The Vikings, St Kilda and Beyond
Orkney Boreray sheep originate from Boreray sheep, which descend from a North Atlantic short-tailed sheep — originally brought to Europe by neolithic farmers thousands of years ago. Later, these sheep were considered important to the Vikings due to their ‘double-coated’ fleece — durable and highly waterproof wool, used to create sails for longships and clothing that could withstand the elements.
Before the Clearances of the late 18th/early 19th century, descendent Scottish Dunface (or Old Scottish Shortwool) sheep were essential in the Highlands of Scotland for clothing, meat and dairy. These Scottish Dunface arrived on the remote Hebridean islands of St Kilda, and a flock were left alone on Boreray Island. Then, in the 19th century, Hebridean Blackface rams were introduced to St Kilda — and Boreray sheep are thought to be the direct descendents of the extinct Scottish Dunface sheep, with the likely infusion of Hebridean Blackface.
In August 1930, during the evacuation of St Kilda’s residents, the sheep on Boreray Island were left behind — living in solitude for over 40 years, until in the 1970s a small number of Boreray sheep were taken off the island. Breeding flocks were established, and the Boreray breed was registered with the Rare Breeds Survival Trust (RBST).
One flock, however, was not registered — and, with the introduction of other St Kilda sheep from Boreray Island, this ‘Lost Flock’ became genetically distinct from the rest. In 2013, the descendents of this flock were brought to Orkney, and in 2017 they were placed by the RBST on a separate register from all other Boreray sheep.

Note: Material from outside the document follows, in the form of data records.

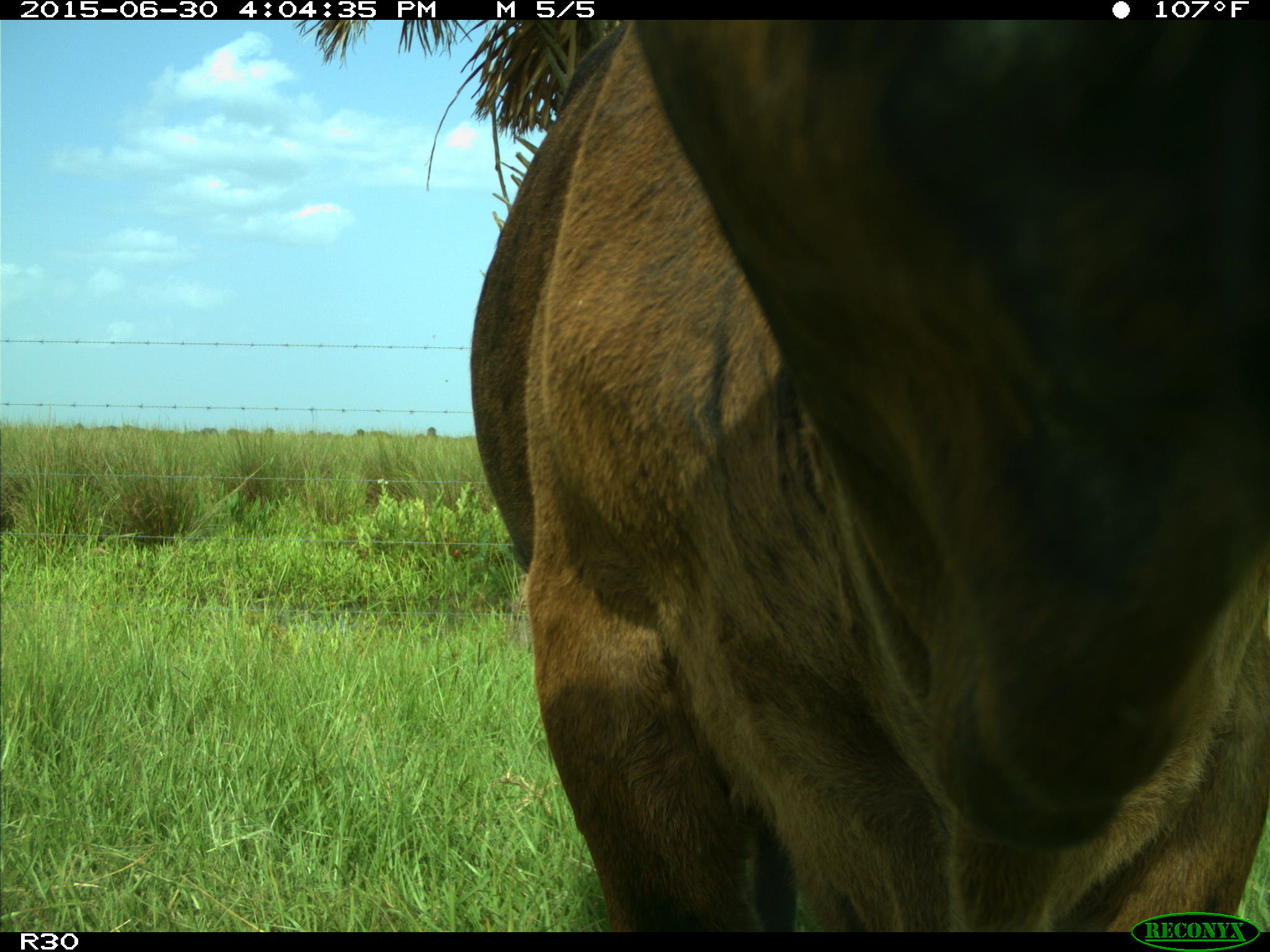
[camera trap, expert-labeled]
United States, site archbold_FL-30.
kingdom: Animalia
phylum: Chordata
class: Mammalia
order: Artiodactyla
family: Bovidae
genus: Bos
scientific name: Bos taurus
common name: domestic cow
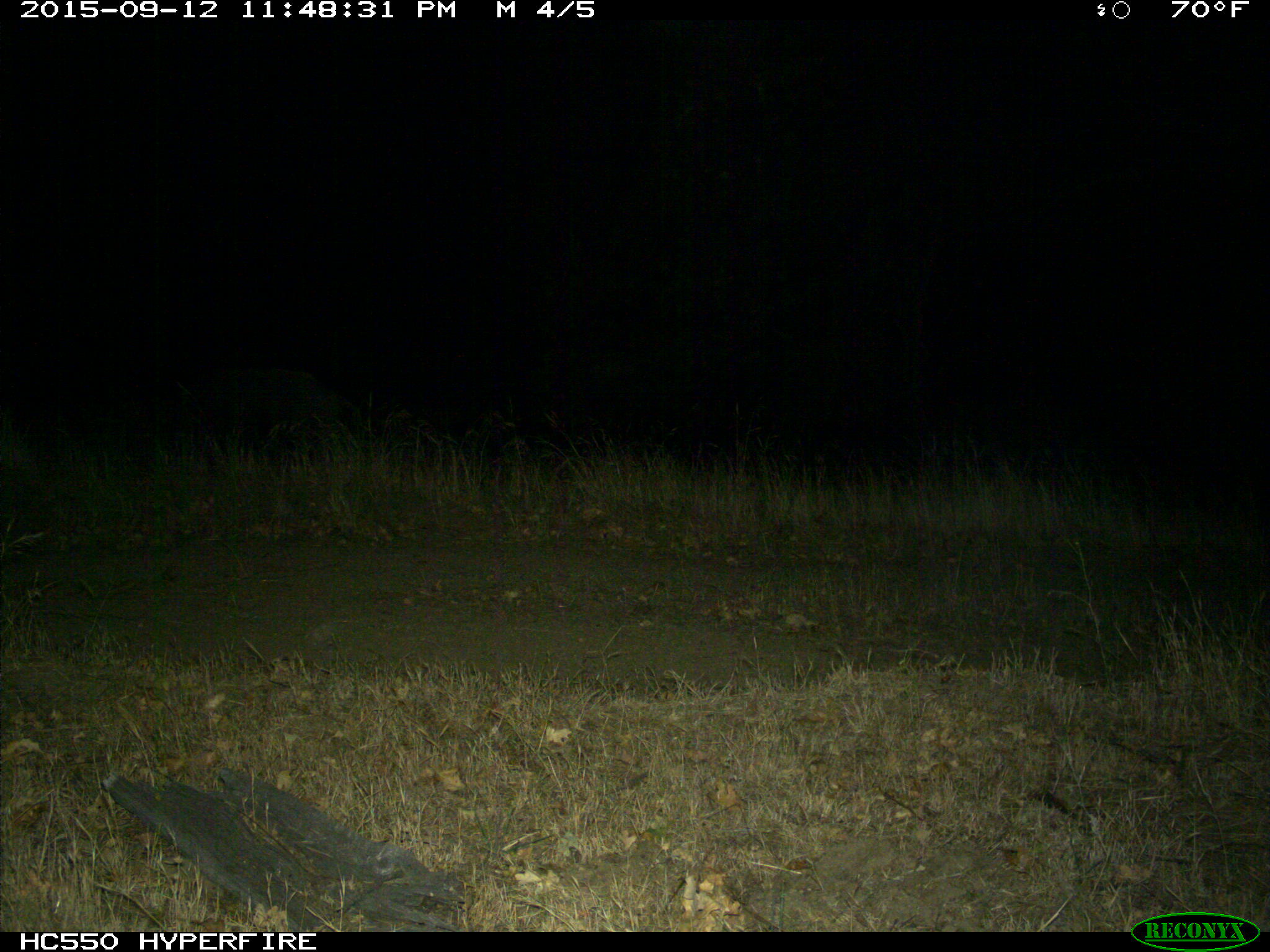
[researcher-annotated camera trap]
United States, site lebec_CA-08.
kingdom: Animalia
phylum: Chordata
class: Mammalia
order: Artiodactyla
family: Suidae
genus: Sus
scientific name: Sus scrofa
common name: wild boar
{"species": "Sus scrofa (wild boar)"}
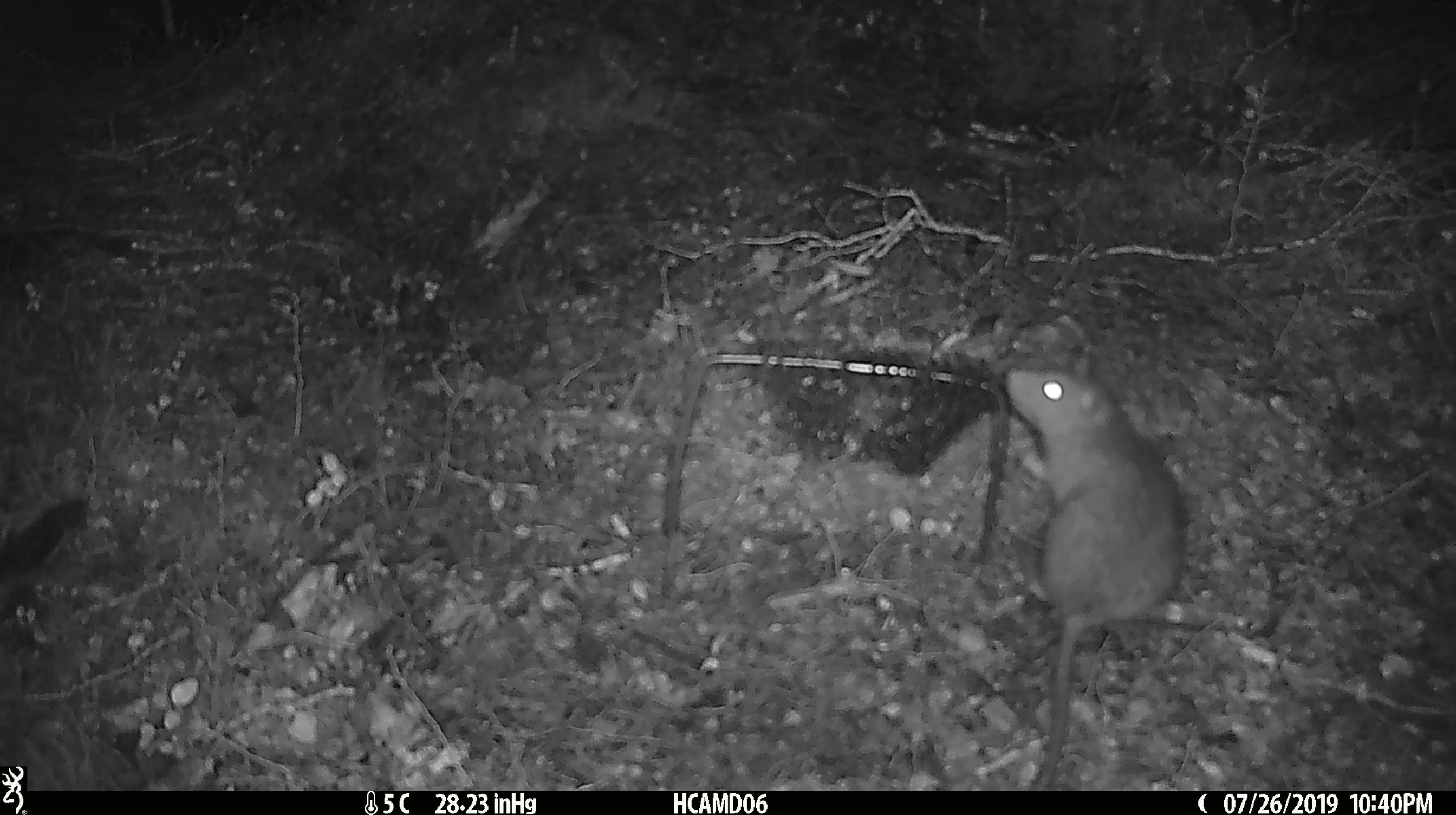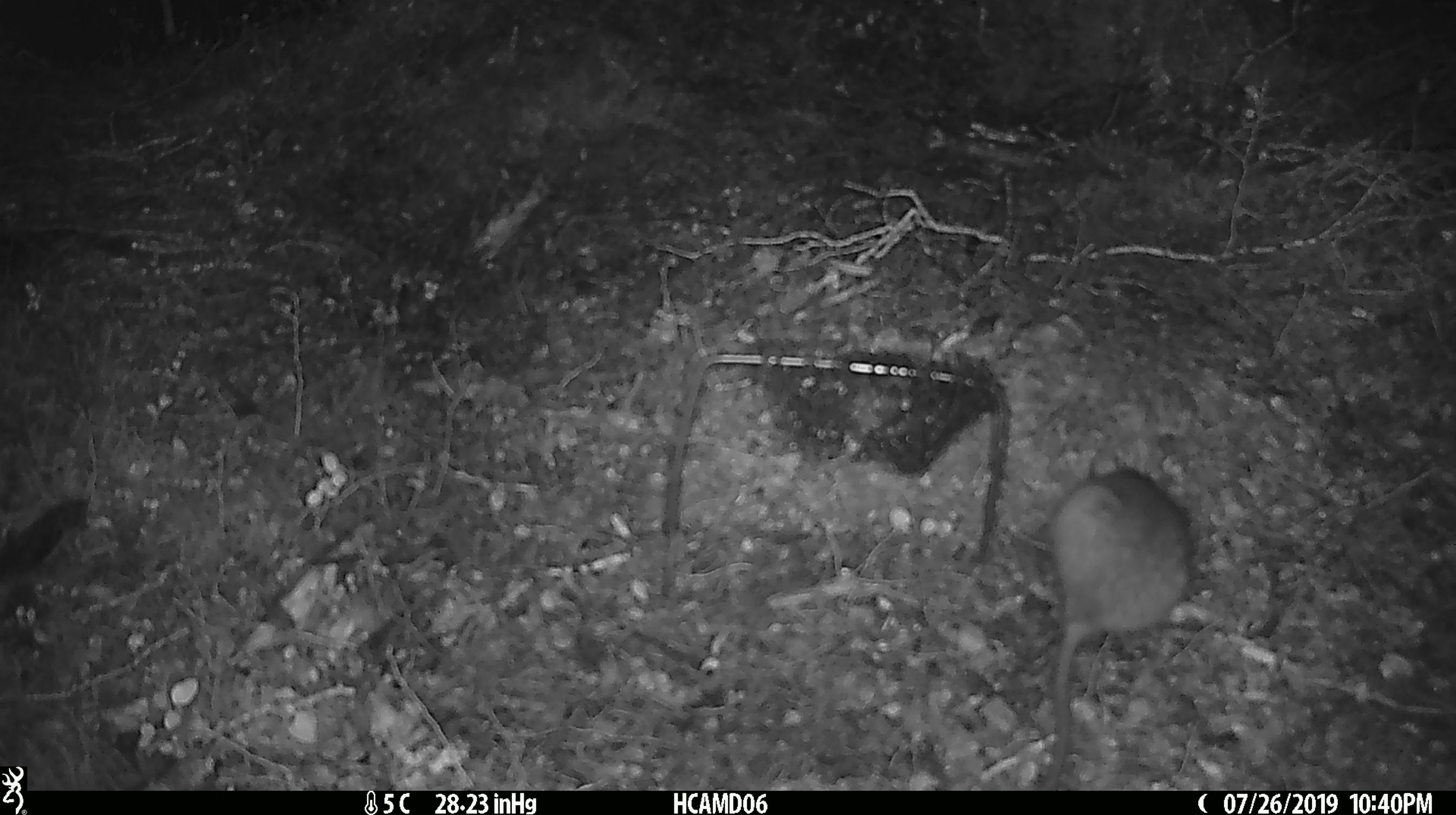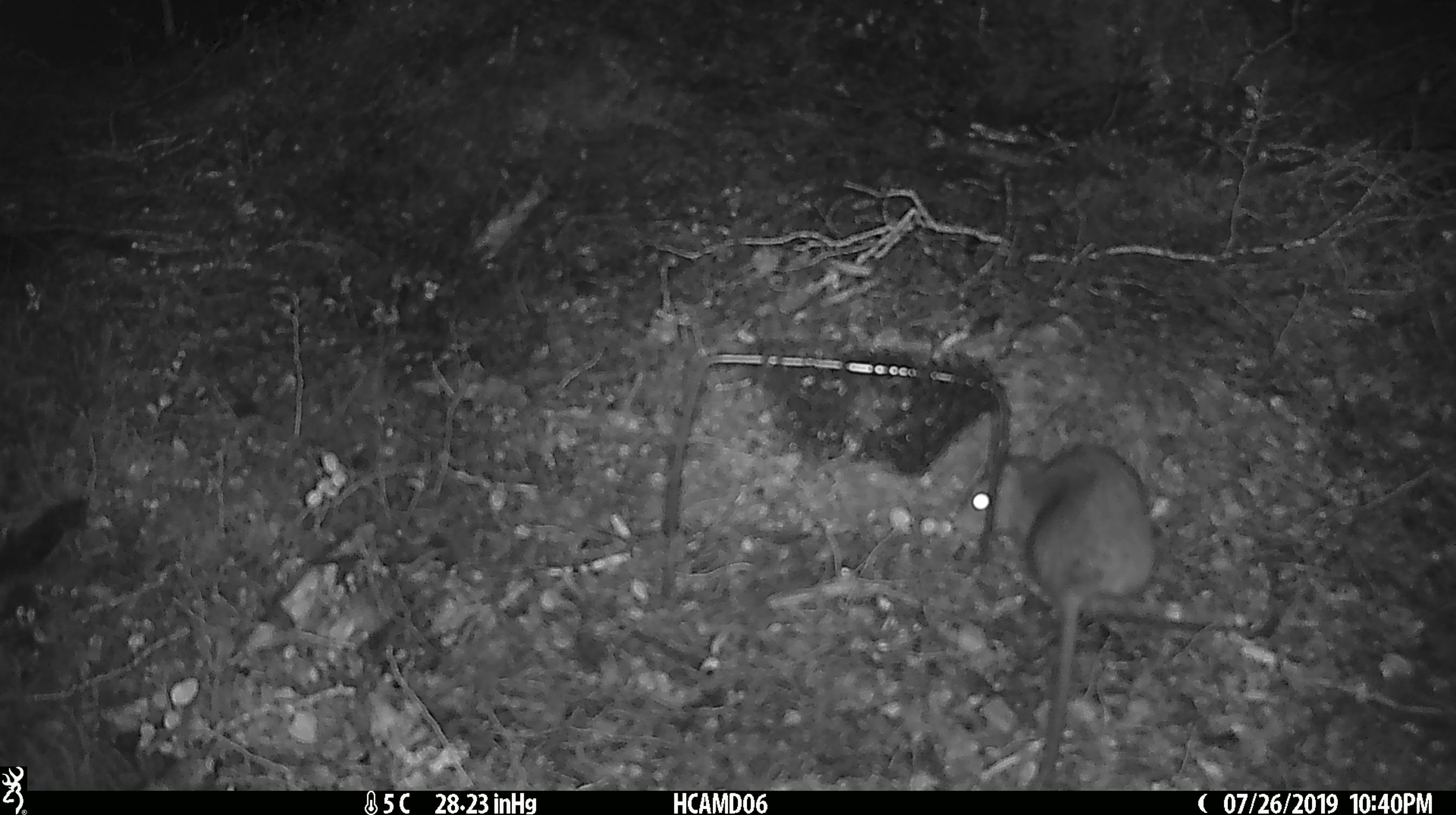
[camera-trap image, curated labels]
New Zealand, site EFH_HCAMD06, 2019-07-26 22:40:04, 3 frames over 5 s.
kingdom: Animalia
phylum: Chordata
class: Mammalia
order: Rodentia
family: Muridae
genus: Rattus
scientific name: Rattus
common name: rat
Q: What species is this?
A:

In doing so, the Orkney Boreray Flock was formally established.
ORKNEY BORERAY HISTORY
4000 - 3000 BC
Early ancestors of Orkney Boreray sheep (a North Atlantic short-tailed breed) brought into Europe by neolithic farmers.
800 - 1000 AD
Vikings use the wool extensively — the double-coated, naturally water resistant, fleece made for excellent clothing and longship sail material.
Mid-Late 18th Century
Prior to the Highland Clearances, farmers in the region relied on Scottish Dunface sheep (now extinct) for clothing and food. These sheep were driven out of the Highlands throughout the late 18th Century and early 19th Century, and by mid-19th Century they survived only on remote islands such as St Kilda.
Early 19th Century
Hebridean Blackface rams introduced to St Kilda. Boreray sheep descended from Scottish Dunface sheep, likely with an infusion of Hebridean Blackface. Crofters on St Kilda rear these Boreray sheep on the archipelago.
ST KILDA EVACUATED
St Kilda residents evacuated from the main island, Hirta, and livestock on Boreray Island is left behind. The sheep continue to graze on the rough pasture along sheer coastal cliffs and challenging island terrain.
THE LOST FLOCK
A number of Boreray sheep taken from Boreray Island — breeding flocks established, registered with RBST. One Highland flock not registered due to remoteness. This became known as ‘The Lost Flock’, joined by a few other St Kilda sheep.
Most descendents of this ‘Lost Flock’ brought to the Orkney Isles. Breeding programme established to increase their numbers. Orkney Boreray sub-group started.
BREEDING AND EXPANSION
RBST formally recognise Orkney Boreray sheep are a 'completely separate line to other mainland sheep’, possibly with unique DNA compared to other Boreray sheep in mainland UK’. Small breeding group from main (Settisgarth) flock moved to Lochend Farm on Shapinsay as part of breeding and expansion.
HOY AND STRONSAY
Sheep from Settisgarth forming new flocks on Hoy and Stronsay.
Discover Orkney Boreray
DID YOU KNOW?
• A Rare Breed
Orkney Boreray remain especially rare and were previously classified as a critically endangered breed. Through breeding and expansion efforts, however, numbers are steadily rising. At present, there are around 50 breeding Orkney Boreray ewes on Orkney, with over 500 Boreray ewes in the rest of the UK.
• Full of Character
Anyone who observes Orkney Boreray sheep will quickly discover they’re small, endearingly feisty sheep, full of personality and energy.
• Slow to Grow
As a primitive breed, Boreray sheep take around 2-3 years to reach maturity, and this is evident in the maturing process of Orkney Boreray sheep too. While their rate of growth is slow, this adds a depth of flavour to Orkney Boreray mutton.
• Double-Coated Fleece
Orkney Boreray sheep have a double coated fleece with a fine coat underneath their outer layer, and they naturally ‘roo’ (shed) their fleece in springtime. This is a quality that has been advantageous to many societies over the years, including the Vikings.